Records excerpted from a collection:
++++++++++

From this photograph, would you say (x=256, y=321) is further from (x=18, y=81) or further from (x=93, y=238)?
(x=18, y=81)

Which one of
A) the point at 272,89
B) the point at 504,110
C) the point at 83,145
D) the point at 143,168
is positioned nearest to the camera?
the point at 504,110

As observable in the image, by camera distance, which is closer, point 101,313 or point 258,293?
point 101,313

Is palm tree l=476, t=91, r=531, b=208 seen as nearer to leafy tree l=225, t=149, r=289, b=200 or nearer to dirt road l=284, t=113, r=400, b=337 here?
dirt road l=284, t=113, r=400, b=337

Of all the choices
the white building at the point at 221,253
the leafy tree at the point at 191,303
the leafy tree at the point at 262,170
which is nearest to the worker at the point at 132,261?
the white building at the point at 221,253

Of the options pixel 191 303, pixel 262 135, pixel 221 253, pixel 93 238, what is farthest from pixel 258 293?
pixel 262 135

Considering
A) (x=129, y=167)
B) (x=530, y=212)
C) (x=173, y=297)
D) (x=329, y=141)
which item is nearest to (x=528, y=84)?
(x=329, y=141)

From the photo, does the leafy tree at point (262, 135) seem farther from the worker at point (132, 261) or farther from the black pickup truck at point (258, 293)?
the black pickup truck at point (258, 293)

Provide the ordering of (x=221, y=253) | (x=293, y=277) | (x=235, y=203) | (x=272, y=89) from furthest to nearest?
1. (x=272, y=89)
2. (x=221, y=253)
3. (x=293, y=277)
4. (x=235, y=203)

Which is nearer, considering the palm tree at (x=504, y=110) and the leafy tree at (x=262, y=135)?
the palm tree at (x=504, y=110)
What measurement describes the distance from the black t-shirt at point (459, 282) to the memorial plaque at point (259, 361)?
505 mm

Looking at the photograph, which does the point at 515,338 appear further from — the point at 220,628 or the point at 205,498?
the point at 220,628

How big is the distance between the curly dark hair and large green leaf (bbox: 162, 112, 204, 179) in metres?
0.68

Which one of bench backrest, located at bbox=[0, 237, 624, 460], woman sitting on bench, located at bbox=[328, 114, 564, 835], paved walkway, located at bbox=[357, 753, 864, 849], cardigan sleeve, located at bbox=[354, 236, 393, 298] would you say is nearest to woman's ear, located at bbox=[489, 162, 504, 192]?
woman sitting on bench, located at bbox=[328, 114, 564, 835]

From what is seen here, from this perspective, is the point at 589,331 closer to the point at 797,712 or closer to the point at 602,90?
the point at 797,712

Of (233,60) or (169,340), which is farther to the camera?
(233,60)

++++++++++

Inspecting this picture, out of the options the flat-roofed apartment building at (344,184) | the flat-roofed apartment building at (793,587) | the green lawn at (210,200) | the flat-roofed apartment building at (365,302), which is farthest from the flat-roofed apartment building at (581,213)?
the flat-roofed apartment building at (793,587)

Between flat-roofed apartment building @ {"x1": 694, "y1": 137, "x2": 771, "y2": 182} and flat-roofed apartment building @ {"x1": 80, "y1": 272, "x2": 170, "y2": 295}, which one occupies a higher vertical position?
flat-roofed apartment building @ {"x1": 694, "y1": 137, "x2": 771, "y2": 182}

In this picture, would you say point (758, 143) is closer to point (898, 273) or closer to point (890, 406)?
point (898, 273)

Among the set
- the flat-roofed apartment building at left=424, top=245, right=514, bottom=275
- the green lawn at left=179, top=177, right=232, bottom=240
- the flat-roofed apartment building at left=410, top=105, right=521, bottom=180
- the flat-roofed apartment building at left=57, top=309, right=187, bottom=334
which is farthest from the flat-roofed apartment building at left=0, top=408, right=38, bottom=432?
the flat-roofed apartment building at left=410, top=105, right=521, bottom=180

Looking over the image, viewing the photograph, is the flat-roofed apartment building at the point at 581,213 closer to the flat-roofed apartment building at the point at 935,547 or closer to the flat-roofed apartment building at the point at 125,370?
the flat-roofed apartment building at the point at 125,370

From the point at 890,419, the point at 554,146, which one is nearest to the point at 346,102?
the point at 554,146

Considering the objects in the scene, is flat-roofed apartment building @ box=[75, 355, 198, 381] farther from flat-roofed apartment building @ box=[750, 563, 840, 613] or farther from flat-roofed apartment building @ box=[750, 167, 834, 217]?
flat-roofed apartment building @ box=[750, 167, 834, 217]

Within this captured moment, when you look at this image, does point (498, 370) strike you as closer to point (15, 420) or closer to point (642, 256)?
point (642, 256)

++++++++++

=== AIM OF THE TASK ===
Locate each line in the records that contains the string "worker", and copy every such line.

=== ANSWER TO THIS TASK ===
which is nearest to the worker at the point at 132,261?
From the photo, does the leafy tree at point (262, 135) seem farther from the worker at point (132, 261) or farther from the black pickup truck at point (258, 293)?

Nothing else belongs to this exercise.